Stock AnalysisMay 5, 2026 · 6 min read

Is MetLife Stock (MET) Halal? A Complete Analysis

MetLife (MET) is one of the largest global life insurance and financial services companies — but is conventional insurance permissible for Muslim investors? Here's a full Sharia screening breakdown.

The Short Answer

MetLife stock (MET) is haram (impermissible) for Muslim investors at every major Islamic screening platform. MetLife is one of the largest global life insurance and financial services companies, providing life insurance, annuities, group benefits, dental and disability insurance, and retirement and asset management products in the US, Asia, Latin America, and EMEA. As with all conventional insurers, MetLife's business model combines underwriting risk transfer (which most classical scholars view as containing impermissible gharar — excessive uncertainty) with investment of premium float in fixed-income securities for interest income.

Annuity products are structured around guaranteed crediting rates that are interest-based by construction. There is no takaful (mutual risk-sharing) sleeve.

Sharia Screening Methodology

Islamic scholars use several criteria to screen stocks:

  • Business activity screen: Is the company's primary business halal?
  • Debt ratio: Total debt / market cap must be under 33%
  • Interest income: Interest income / total revenue must be under 5%
  • Haram revenue: Revenue from haram sources must be under 5%
  • Receivables ratio: Total receivables / total assets must be under 49–70% (varies by board)

MetLife fails the qualitative business activity screen because conventional insurance is itself the business activity in question. It also fails financial ratios because the company's general account is dominated by fixed-income securities.

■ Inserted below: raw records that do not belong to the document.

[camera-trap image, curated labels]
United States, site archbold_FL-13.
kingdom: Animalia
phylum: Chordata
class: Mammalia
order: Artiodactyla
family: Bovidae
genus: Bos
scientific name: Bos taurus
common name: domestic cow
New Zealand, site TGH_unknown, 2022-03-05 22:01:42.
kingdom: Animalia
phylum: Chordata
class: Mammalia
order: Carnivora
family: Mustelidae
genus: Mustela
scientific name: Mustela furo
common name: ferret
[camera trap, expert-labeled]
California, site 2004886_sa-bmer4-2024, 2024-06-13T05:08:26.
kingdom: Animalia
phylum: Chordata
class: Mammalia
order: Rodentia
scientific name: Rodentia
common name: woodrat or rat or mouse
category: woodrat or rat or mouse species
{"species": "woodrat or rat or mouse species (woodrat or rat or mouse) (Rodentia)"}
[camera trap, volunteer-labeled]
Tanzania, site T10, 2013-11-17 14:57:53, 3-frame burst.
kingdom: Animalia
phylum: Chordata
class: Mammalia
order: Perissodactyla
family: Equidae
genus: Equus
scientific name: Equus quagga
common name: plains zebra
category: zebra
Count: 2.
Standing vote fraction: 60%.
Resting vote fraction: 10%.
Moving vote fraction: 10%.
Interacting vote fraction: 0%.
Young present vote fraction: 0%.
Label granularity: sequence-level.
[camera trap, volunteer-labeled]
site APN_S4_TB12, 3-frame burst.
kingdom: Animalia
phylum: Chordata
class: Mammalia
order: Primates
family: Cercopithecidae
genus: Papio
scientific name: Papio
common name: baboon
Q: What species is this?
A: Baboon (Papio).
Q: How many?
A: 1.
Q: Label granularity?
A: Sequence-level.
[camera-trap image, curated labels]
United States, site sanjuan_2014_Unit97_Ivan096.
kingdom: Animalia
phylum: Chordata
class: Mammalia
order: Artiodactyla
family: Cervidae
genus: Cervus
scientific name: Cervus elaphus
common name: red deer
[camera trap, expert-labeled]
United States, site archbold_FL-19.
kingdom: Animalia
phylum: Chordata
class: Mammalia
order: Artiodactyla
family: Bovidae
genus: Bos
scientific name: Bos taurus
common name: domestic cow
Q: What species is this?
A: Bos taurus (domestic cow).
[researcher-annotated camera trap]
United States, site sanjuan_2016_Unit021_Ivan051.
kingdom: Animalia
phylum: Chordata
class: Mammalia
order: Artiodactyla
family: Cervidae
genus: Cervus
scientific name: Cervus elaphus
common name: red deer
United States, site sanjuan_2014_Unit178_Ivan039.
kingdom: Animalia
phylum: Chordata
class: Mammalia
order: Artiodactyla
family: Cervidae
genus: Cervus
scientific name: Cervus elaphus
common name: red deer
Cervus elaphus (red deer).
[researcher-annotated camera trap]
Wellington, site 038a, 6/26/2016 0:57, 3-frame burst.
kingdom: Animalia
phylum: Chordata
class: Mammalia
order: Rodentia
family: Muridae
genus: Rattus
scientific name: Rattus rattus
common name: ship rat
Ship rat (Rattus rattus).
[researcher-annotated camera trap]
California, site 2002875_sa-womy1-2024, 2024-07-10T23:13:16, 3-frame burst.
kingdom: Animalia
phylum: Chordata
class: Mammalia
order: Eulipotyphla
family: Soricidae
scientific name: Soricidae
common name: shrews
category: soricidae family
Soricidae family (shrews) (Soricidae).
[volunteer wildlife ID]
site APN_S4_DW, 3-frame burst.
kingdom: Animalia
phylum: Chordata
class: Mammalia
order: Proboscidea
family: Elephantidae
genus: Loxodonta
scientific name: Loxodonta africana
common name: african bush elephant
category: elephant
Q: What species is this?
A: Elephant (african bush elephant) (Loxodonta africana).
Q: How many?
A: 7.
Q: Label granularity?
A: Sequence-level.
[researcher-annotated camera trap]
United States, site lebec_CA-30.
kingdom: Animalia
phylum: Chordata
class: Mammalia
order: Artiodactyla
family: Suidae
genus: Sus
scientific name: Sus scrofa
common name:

MetLife's Business Activity

MetLife operates several segments globally:

  • Group Benefits (US): Life, dental, disability, vision, and accident insurance for employer-sponsored programs
  • Retirement and Income Solutions (US): Annuities, pension risk transfer, and stable value products
  • Asia: Life insurance, annuities, and accident and health products in Japan, Korea, China, and other Asian markets
  • Latin America and EMEA: Life insurance and group benefits across emerging and developed markets
  • MetLife Investment Management: Asset management arm investing premium float across fixed income, real estate, and alternatives

The vast majority of revenue is from premiums and investment income on the general account. The asset management business is comparatively small.

Why MET Fails the Sharia Business Activity Screen

1. Conventional Insurance Contains Gharar

Most classical and contemporary scholars hold that conventional insurance contains impermissible gharar — excessive uncertainty in contract terms (you may pay premiums for years and receive nothing, or pay one premium and receive a large payout). The structural mismatch is what disqualifies the contract; takaful (mutual risk-sharing) is offered as the Sharia-compliant alternative. MetLife operates no takaful sleeve.

2. Premium Float Earns Interest Income (Riba)

MetLife invests hundreds of billions of dollars of premium float primarily in fixed-income securities — corporate bonds, Treasuries, mortgage-backed securities, and other interest-bearing instruments. This is textbook riba and a structural feature of the business model.

3. Annuity Crediting Rates Are Interest-Based

MetLife's fixed and indexed annuity products are constructed around guaranteed or formula-based crediting rates that are interest-rate-driven. Pension risk transfer transactions transfer interest-rate-sensitive liabilities.

4. No Takaful Carve-Out

Some global insurers offer takaful sleeves in specific markets (e.g., Malaysia, Saudi Arabia), but MetLife does not — the company's revenue is dominated by conventional insurance products.

Financial Ratios (2025)

For completeness:

  • Total Debt / Market Cap: Insurance companies always fail conventional debt screens — investments and reserves are interest-bearing ❌
  • Interest Income / Revenue: Material — investment income is a primary revenue source ❌
  • Haram Revenue: Vast majority from conventional insurance and interest-bearing investments ❌
  • Business Activity: Disqualifying ❌

Insurance companies fail Sharia financial screens by construction.

Verdict from Major Screening Agencies

MetLife stock is universally screened as non-compliant (haram) by:

  • Zoya App — Non-Compliant ❌
  • MSCI Islamic criteria — Does not meet criteria (insurance exclusion) ❌
  • AAOIFI-style Sharia advisory boards — Not Approved ❌
  • Every major Sharia screening platform — Haram ❌

Bottom Line

MetLife (MET) is haram for Muslim investors. Conventional insurance fails the business activity screen on gharar grounds, and the company's general account fails the financial screen because it is dominated by interest-bearing securities. There is no path to Sharia compliance under the current business model.

Muslim investors who want protection or retirement-product exposure should consider takaful operators (where available), Sharia-compliant pension and annuity alternatives, or pure-play asset managers with Sharia-compliant fund lineups rather than insurance carriers.